If you save the script in /usr/bin/lens, the usage will be like this:

  1. ALT+F2, type 'lens' and hit ENTER
  2. Select the region you want to capture with the mouse
  3. Paste the clipboard-copied text with the OCR'ed data
@pritomshad
Copy link

man you are a lifesaver

@Devbrat-Dev
Copy link

I updated the script to support Sway, KDE, and GNOME by dynamically selecting the appropriate screenshot tool based on the current Window Manager or Desktop Environment in use. As of 2024-07-01, KDE does not support wlr-screencopy-unstable-v1.

#!/bin/bash

# Dependencies: tesseract-ocr, imagemagick, (grim, slurp[Sway]), spectacle[KDE], gnome-screenshot[GNOME], wl-clipboard, libnotify-bin

# Add more if you need other languages.

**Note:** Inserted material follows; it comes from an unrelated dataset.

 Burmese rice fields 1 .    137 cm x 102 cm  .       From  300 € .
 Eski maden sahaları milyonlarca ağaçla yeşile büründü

Example: eng+ita
tesseract_lang=eng

SCR_IMG=$(mktemp)

notify() {
    notify-send "OCR Script" "$1"
}

take_screenshot() {
    case "$XDG_CURRENT_DESKTOP" in
        KDE)
            spectacle --region --background --nonotify --output "$SCR_IMG"
            ;;
        GNOME)
            gnome-screenshot -a -f "$SCR_IMG"
            ;;
        *)
            grim -g "$(slurp)" "$SCR_IMG"
            ;;
    esac
}

trap 'rm -f "$SCR_IMG"*' EXIT

take_screenshot

notify "Processing image for text extraction..."

# Enhance the image for better OCR
mogrify -modulate 100,0 -resize 400% "$SCR_IMG"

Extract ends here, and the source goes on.